A new survey shows that cybersecurity training for HR teams is a low priority for many companies. Are you doing all you can?
A member of your HR team has some employee files open on the computer and gets called away for a second. Would clearing the screen and protecting this data be a top priority? According to a new survey, it might not be. Nearly half (41%) of employers say they don’t train all their HR personnel to protect employee data; and only 19% revise their policy each quarter. The implications are alarming, but there is much you can do now to address this urgent issue.
Among the highlights of this survey:
- More than a third of employers say they are operating without a formal policy to protect employees’ data.
- Of those employers who have a formal policy, 44% said that employee noncompliance is their greatest challenge.
- About one-fifth say they don’t have time to draft a formal, written policy.

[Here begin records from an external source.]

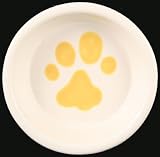 Melia Economical Dapper Dog Bowl -Butter Me Up Paw Design- MEDIUM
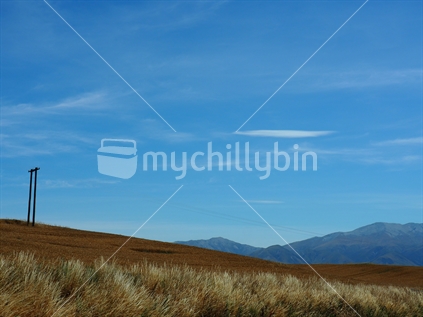 Dry hills, South Canterbury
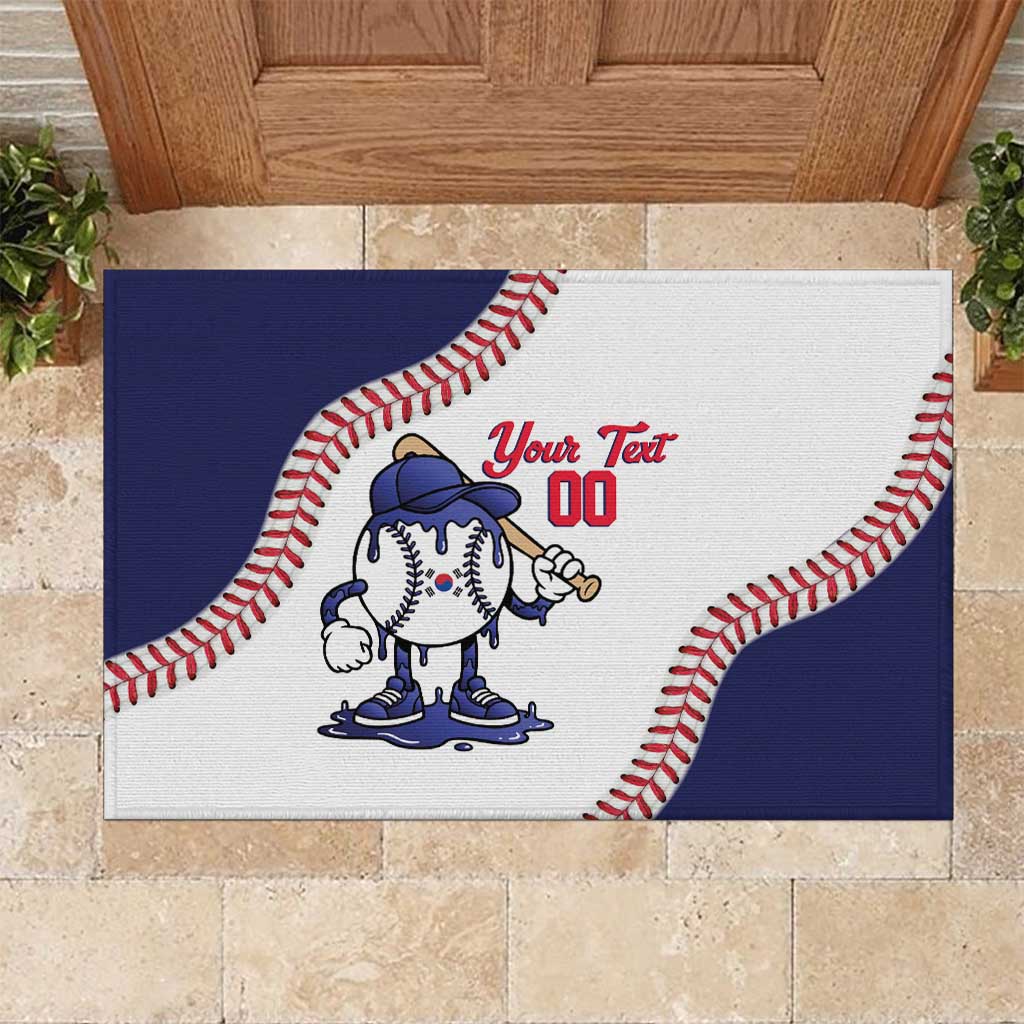 South Korea 2026 Baseball Custom Rubber Doormat Go Champions Drip Style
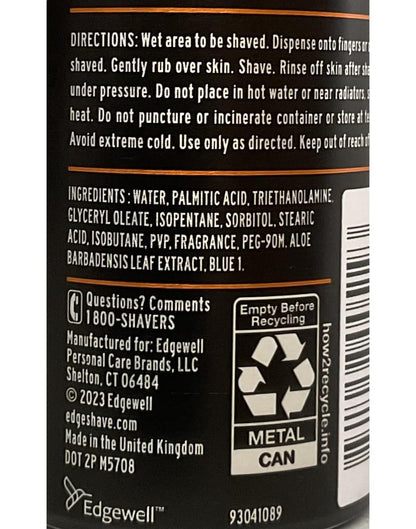 Edge Shave Gel for Sensitive Skin, 2.75 oz (Pack of 5) – Soothing, Alcohol-Free Formula Avelisse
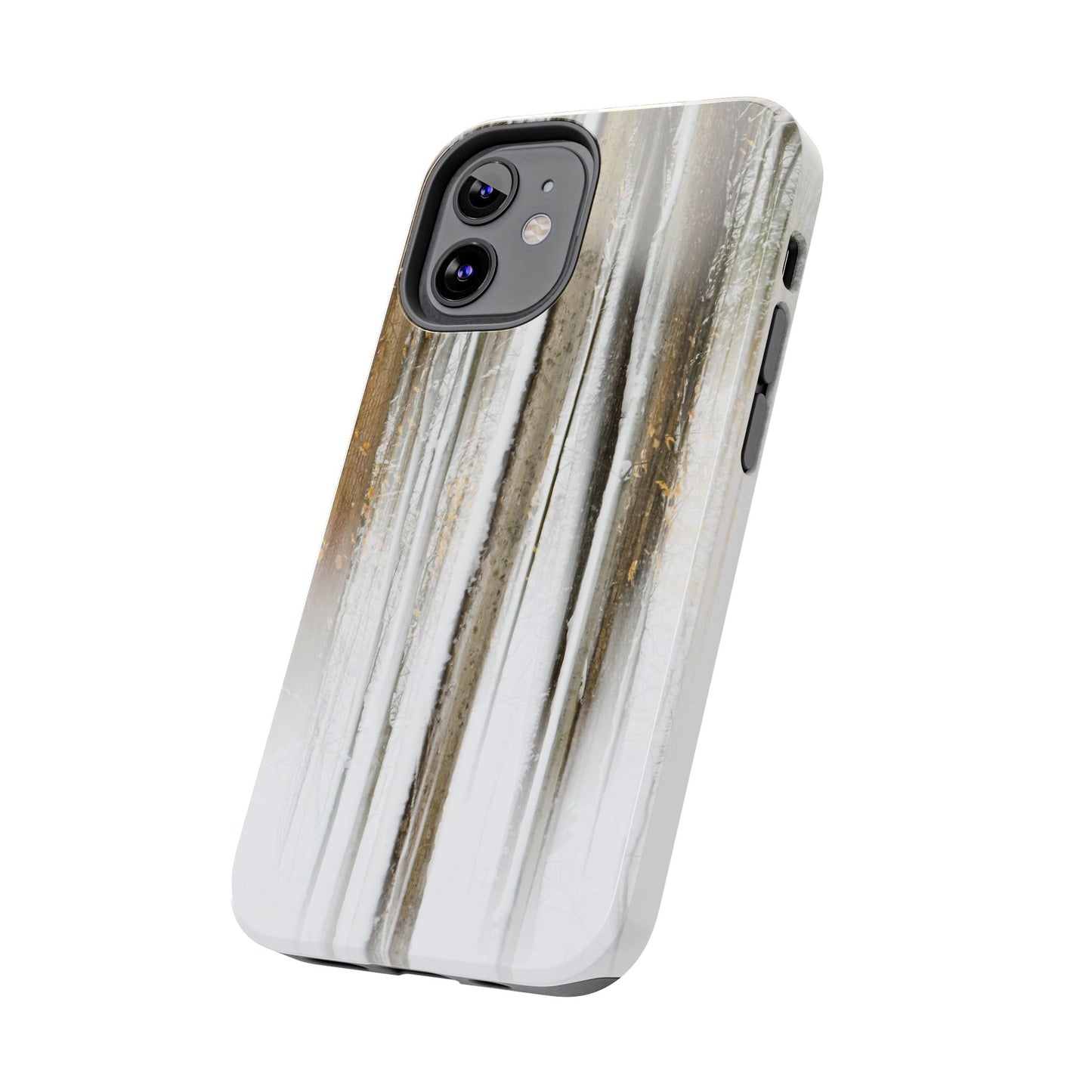 Impact Resistant Phone Case - Abstract Winter Forest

Protecting information should be a top priority for organizations, especially as employees are using more platforms to communicate. For instance, a survey early this year showed that more than half of workers use messaging apps such as Facebook Messenger, WhatsApp, and Skype up to six times a day for work-related activities. Nearly a fifth (16%) say their HR departments don’t know about these activities. At the same time, 68% of respondents say they’d stop using these apps if their employer provided its own internal communications platform. Only 12% worry that sensitive data could be left exposed to data breaches.

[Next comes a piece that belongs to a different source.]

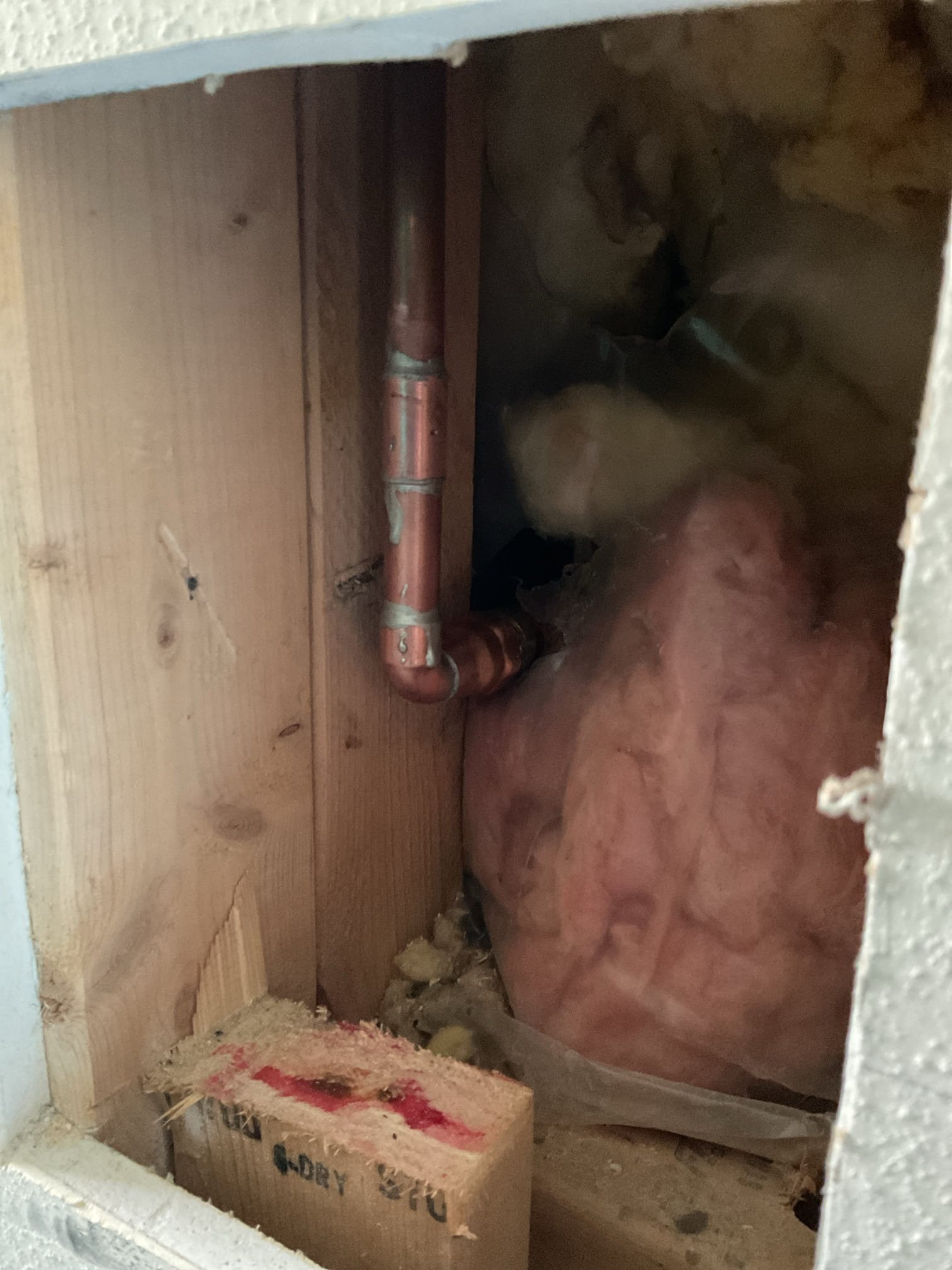 Installed new 12” Woodford outside faucet front of house, connected to existing as needed. Tested no leaks. Rear of house faucet, also replaced with 8” Woodford faucet, needed to open drywall for access, did so, tested no leaks.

As over half of cyberbreaches are thought to be caused by employee negligence or malfeasance, it’s essential to make sure your HR team has cybersecurity training. While it’s not one-size-fits-all and you should consider each person’s role in creating security risks, there are some common training elements for everyone:
- Email usage, including recognizing a possible phishing email.
- Unauthorized software. Everyone should understand that they must not download software from unknown sources.

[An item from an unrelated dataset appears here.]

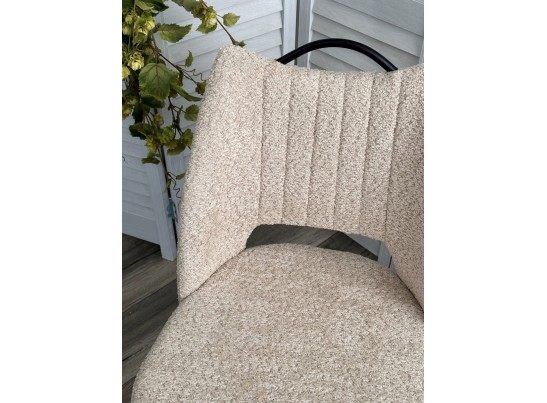 Стул JANETY UF998-04 бежевый, букле / черный каркас/ Товарный знак DISAUR в Ростове-на-Дону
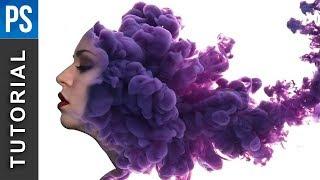 Photoshop Tutorial Powerful Ink Smoke Portrait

- Internet usage. As more hackers are using internet links to lure victims, train employees not to click on unfamiliar links from suspect or unknown sources.
- Passwords. Train workers to use strong passwords, change them regularly, and keep this information secure and private.
- Social engineering. Train workers how not to become prey to those attempting to manipulate them to share confidential information, especially via email or social media platforms.
- Personal devices. Work with employees to protect their personal and work devices. Have policies about the use of personal devices for business purposes.
- Social media interactions. Have in place and communicate strong, specific policies about social media use by employees.
- Follow-up. Technology changes rapidly, and hackers are coming up with new ways to steal information all the time. Stay on top of cyberthreats and new technology to support prevention.